# Resilience program maturity matrix (chaos engineering)

A *tutorial* teaches you to run one AWS Fault Injection Service (FIS)
experiment. A *program* makes resilience testing routine, safe, and tied to
real reliability targets. This matrix is for deciding where you are and what the
next concrete step is — not for scoring yourself a 5/5 and stopping.

> FIS scenarios and capabilities reflect the mid-2026 model. The AZ Availability:
> Power Interruption and cross-Region connectivity scenarios are in the FIS
> Scenario Library; confirm current scenarios and supported actions in the FIS
> docs.

| Dimension | L0 — Ad hoc | L1 — Starting | L2 — Routine | L3 — Program |
|-----------|-------------|---------------|--------------|--------------|
| **Hypothesis** | "Let's see what breaks" | Written steady-state metric per experiment | Hypothesis tied to an SLO/error budget | Experiments derived from the risk register |
| **Blast radius** | Prod, no limits (don't) | Non-prod only | Prod with tag-scoped targets + stop conditions | Prod by default, automated stop on SLO burn |
| **Safety** | None | Manual abort | **CloudWatch alarm stop conditions** wired | Stop conditions + auto-rollback + on-call paged |
| **Scope** | Single resource | Single action (CPU/term) | Scenario Library (AZ power interruption) | Multi-account / multi-AZ, cross-Region scenarios |
| **Cadence** | Never / once | One GameDay | Scheduled (EventBridge Scheduler) | In CI/CD pre-prod gates + recurring GameDays |
| **Ownership** | Nobody | One champion | A team | Org program w/ exec sponsor + Resilience Hub targets |
| **Learning loop** | Findings lost | Notes in a doc | Action items tracked | Findings → backlog → re-tested to confirm fix |

## How to read it

- Most teams that "do chaos engineering" are at **L1**: they ran one FIS
  experiment in a demo account and never made it routine. The jump that matters
  is **L1 → L2**: a *steady-state hypothesis*, *stop conditions*, and a
  *schedule*.
- You do **not** need L3 everywhere.
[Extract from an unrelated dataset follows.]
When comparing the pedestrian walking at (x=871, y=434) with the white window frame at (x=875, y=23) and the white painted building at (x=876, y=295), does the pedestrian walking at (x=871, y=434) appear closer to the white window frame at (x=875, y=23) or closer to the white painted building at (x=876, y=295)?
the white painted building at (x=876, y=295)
Tier-1 revenue paths deserve L2–L3;
  internal tools can sit at L1.

## The non-negotiables before you inject anything in prod

1. **Steady-state definition** — the metric that says "healthy" (p99 latency,
   success rate, orders/min). If you can't name it, you can't run the experiment.
2. **Stop conditions** — CloudWatch alarms that auto-halt the experiment when
   the steady state breaches. FIS supports alarm-based stop conditions; use them.
3. **Tag-scoped targets** — never target by "all instances." Scope to a tag and
   skip actions when no valid target is found.
4. **Blast-radius cap** — start with one AZ / one service / a percentage of
   targets, not the whole fleet.
5. **A rollback you've tested** — the experiment proves recovery; it shouldn't be
   the first time you exercise it.

## Next concrete step by level

- **L0 → L1:** run the FIS **AZ Availability: Power Interruption** scenario in a
  non-prod account against a tagged test workload. Watch what fails over and what
  doesn't.
- **L1 → L2:** add a CloudWatch-alarm stop condition, write the steady-state
  hypothesis, and put the experiment on an EventBridge schedule.
- **L2 → L3:** move to multi-account targeting, add a cross-Region connectivity
  experiment for your DR story, and gate a pre-prod pipeline stage on a small FIS
  run. Track targets in AWS Resilience Hub.